Observing cloud microphysics using (ultra) high resolution radar and lidar system

Zeen
Zhu
Brookhaven National Laboratory
Fan Yang1, Pavlos Kollias1,2, Raymond A. Shaw3, Katia Lamer1, Nithin Allwayin3, Edward Luke1
1Brookhaven National Laboratory, Upton, NY, USA
2Stony Brook University, Stony Brook, NY, USA
3Michigan Technological University, Houghton, MI, USA
Talk
Cloud microphysical processes, such as droplet activation, condensational, and collisional growth, play a crucial role in the evolution of clouds and precipitation. Accurate representations of these processes in numerical models, which are essential to weather and climate models predictions, are challenging partially due to incomplete understanding of those processes at the process level arising from limited observations.
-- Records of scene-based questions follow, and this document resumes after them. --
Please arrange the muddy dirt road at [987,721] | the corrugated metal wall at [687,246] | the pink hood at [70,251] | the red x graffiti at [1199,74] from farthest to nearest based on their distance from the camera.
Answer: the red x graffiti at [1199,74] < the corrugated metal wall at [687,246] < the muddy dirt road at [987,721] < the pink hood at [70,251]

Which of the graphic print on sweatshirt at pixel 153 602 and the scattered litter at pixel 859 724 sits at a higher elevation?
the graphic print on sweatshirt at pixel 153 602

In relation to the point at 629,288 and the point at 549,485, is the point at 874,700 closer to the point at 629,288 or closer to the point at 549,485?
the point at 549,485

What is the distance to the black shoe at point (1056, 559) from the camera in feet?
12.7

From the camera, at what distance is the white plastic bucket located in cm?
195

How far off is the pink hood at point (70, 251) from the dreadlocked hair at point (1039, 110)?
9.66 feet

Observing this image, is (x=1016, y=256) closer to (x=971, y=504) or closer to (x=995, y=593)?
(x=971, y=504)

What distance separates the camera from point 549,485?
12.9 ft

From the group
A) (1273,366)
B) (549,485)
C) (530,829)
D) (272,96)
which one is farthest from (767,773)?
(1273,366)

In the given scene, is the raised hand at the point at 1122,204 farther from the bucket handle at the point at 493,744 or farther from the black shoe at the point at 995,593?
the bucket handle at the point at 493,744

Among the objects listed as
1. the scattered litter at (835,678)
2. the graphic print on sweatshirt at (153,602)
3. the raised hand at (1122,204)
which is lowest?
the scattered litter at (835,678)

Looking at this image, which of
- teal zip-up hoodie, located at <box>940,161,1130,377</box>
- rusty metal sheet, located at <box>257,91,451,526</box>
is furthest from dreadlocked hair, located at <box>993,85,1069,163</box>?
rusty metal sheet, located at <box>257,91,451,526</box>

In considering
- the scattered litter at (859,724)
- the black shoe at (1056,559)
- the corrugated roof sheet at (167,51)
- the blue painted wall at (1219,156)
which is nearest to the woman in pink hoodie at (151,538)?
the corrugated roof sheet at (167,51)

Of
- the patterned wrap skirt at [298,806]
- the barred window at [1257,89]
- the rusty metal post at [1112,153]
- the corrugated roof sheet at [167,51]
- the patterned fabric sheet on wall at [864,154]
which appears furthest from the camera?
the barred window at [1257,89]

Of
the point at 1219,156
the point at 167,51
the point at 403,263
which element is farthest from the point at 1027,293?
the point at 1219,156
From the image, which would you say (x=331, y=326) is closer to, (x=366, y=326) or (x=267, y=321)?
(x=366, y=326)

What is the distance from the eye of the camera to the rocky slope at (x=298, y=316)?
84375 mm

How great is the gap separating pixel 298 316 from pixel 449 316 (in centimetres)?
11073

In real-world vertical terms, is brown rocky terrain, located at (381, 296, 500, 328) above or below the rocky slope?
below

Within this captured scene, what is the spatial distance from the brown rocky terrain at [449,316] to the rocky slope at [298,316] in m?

Specifically, typical cloud radars have a resolution on the order of tens of meters. This resolution is insufficient to resolve critical microphysical processes that manifest at finer scales (meter and sub-meter). To mitigate this observational gap, we introduce three novel remote sensing systems with high range resolution capability: 1) The first system is a W-band (94GHz) radar with a range resolution down to 3 m, which is a factor of 10 finer than the typical cloud radar. The radar observations reveal detailed cloud structures that conventional sensors could only perceive in a bulk sense, providing new avenues to investigate cloud microphysical processes and their impact on climate system; 2) The second instrument is a lidar system with resolution down to decimeter scales. The observed distributions of the first-arriving photons from lidar reflect vertical development of a cloud, including droplet activation and condensational growth; 3) The third instrument is a THz (680 GHz) radar system operating with centimeter scale resolution. An novel experiment is conducted by applying the THz radar to measure the hydrometeors generated in a spray chamber, results show great consistency with the in-situ measurements. Notably, the high-resolution capability allows the THz radar to detect a single particle with a diameter around 50 micrometers, paving the foundation for using THz radar to observe cloud microphysics. The theoretical foundation of this particle detection concept is discussed followed by a validation from the Pi Cloud Chamber observation.